Kondosapata : Filosofi



Makna Kondosapata' akan lebih mudah dipahami kalau dilengkapi dengan Wai Sapalelean. Biasanya langsung disambung "Kondosapata Wai Sapalelean" arti harafiahnya, sawah yang luas dengan air yang merata. Tapi arti filosofinya, artinya sebuah wilayah yang luas, yang di dalamnya ada masyarakat adat yang menganut nilai-nilai keadilan, tak ada perbedaan status sosial (kasta). 

Karena leluhur kita yang menemukan dan menduduki wilayah ini adalah orang yang menganut paham demokrasi yang adil, yaitu nenek PONGKAPADANG bersama Toburake Tattiu' yang mengembara ke wilayah (barat Toraja) Saluputti, Bittuang, lembang Mamasa, Pitu Ulunna Salu (PUS) sampai ke wilayah Mamuju, Mandar dan Wilayah Tanda sau'.

Pongkapadang (perabang Kondosapata) mengembangkan prinsip pranata sosial keadilan yang dalam bahasa adatnya "To niru'i suke dipappa', to unkandei kandean saratu" artinya masyarakatnya tidak ada perbedaan kasta, seperti yang berkembang di Toraja Utara dan Timur, yaitu Passontik dan toburake Tambollang yang mengembangkan perbedaan derajat (mengenal kasta), dengan pranata sosial "To uniru'I suke dibonga, to ungkandei kandian pindan" ini jelas jelas menganut paham perbedaan derajat. 

 
Pembagian kasta:

1. tana' bulawan  (kasta tertinggi)

2. tana' bassi,

3. tana' karurung

4. kasta terendah tana' koa-koa/to kaunana (budak)


Disini perbedaan mendasar pranata sosial yang dikembangkan Passontik di Toraja Utara dan Timur dengan pranata sosial yang dikembangkan Pongkapadang di wialayah barat, kemudian menjadi wilayah KONDOSAPATA' WAI SAPALELEAN, dengan aluk sanda pitunna (7777) atau yang berkembang menjadi aluk MAPPURONDO di wilayah Pitu ulunna Salu.

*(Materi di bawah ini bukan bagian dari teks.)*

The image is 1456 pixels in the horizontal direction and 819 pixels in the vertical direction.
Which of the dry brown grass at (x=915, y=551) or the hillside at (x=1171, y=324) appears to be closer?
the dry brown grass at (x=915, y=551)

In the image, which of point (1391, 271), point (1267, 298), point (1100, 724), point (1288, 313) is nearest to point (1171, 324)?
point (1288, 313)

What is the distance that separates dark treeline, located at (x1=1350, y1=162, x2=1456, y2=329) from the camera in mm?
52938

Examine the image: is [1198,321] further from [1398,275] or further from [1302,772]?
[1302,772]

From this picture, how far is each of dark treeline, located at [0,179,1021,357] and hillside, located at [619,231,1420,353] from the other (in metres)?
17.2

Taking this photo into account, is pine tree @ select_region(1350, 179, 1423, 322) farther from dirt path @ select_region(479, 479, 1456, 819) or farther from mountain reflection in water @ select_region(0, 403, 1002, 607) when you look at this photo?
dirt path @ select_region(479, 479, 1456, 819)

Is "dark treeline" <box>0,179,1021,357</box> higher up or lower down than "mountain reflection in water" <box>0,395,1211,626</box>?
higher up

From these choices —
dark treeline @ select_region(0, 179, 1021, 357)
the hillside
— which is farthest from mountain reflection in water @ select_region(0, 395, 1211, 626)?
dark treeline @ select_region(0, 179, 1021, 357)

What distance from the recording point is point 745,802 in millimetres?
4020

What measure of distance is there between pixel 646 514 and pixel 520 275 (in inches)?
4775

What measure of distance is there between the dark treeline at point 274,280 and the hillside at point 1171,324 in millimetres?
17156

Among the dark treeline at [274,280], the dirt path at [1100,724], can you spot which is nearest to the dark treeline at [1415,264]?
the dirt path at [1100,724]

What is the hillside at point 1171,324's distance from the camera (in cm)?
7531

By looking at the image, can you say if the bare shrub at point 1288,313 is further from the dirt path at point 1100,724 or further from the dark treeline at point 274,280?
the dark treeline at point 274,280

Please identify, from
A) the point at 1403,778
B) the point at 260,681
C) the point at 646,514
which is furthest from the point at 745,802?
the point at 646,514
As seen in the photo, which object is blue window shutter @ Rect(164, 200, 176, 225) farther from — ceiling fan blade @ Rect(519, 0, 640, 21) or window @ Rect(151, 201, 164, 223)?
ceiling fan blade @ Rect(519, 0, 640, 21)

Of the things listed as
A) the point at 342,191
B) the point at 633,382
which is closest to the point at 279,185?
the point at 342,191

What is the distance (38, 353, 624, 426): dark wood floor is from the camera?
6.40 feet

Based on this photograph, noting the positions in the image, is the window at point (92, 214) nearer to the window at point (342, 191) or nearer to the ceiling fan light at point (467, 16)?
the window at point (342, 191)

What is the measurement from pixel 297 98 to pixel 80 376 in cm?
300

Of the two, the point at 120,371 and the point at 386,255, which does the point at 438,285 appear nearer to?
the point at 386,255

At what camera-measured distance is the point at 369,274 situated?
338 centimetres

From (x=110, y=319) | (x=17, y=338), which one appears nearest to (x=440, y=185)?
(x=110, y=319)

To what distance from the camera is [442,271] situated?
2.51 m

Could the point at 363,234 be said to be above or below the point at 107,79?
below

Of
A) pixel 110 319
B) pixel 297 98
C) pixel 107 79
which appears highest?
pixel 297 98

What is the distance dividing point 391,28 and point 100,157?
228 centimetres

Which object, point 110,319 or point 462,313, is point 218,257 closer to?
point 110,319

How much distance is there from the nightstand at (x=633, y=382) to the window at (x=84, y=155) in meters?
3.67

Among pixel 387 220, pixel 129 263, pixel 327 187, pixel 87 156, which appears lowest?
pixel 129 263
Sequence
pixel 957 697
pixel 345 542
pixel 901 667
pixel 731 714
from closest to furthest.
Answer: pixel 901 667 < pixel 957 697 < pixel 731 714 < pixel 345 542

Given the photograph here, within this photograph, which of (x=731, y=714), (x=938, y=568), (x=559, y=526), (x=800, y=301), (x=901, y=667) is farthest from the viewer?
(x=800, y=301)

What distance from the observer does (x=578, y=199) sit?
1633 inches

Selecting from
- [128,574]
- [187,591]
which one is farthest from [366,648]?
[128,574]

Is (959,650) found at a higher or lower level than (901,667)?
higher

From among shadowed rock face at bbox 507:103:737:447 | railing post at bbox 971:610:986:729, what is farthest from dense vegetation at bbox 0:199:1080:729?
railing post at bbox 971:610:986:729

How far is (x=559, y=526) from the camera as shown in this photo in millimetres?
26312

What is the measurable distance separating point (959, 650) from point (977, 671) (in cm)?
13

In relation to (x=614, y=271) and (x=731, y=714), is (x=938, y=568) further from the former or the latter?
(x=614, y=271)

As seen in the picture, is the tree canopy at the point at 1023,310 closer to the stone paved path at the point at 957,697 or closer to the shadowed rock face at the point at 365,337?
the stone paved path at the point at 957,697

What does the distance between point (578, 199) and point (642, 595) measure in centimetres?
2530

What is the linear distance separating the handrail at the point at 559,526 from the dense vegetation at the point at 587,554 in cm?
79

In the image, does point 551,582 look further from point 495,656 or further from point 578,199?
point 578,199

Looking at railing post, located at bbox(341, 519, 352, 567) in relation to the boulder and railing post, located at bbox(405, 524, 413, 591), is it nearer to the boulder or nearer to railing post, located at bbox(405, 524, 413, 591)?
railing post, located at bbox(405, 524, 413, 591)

Prinsip-prinsip yang lahir dari Pranata sosial to unnirui suke dipappa', to ungkandei kandian saratu' diantaranya Kondopasapata wai sapalelean, mesa kada dipotuo pantan kada dipomate, pada okko' pada ke'de', sipakaboro' siporannu, sitayuk, sirande maya-maya, ole lako ole diomai. Semua bermakna saling menolong, adil dalam derajat yang sama. Inilah yang membedakan kita dengan Budaya Tana Toraja. 


Walau asal usul nenek moyang kita berasal dari Ulu Saddang Tana Toraja. Pangkapadang menikah dengan orang bugis Makassar yang ditemukan dalam pengembaraan bernama TORIJE'NE'. Perkawinan campur ini dikaruniai 7 anak dan 11 cucu yang mendiami dan menjadi pemangku adat di wilayah kondosapata yang disebut Pitu Ulunna Salu Karua Ba'bana Minanga, Karua Tiparitikna uai, mulai dari Tabulahan sampai tabang dan mulai dari Mamuju Pamboang sampai Messawa dan sepang, bittuang Ulusalu. Itulah wilayah kondosapata wai sapalelean.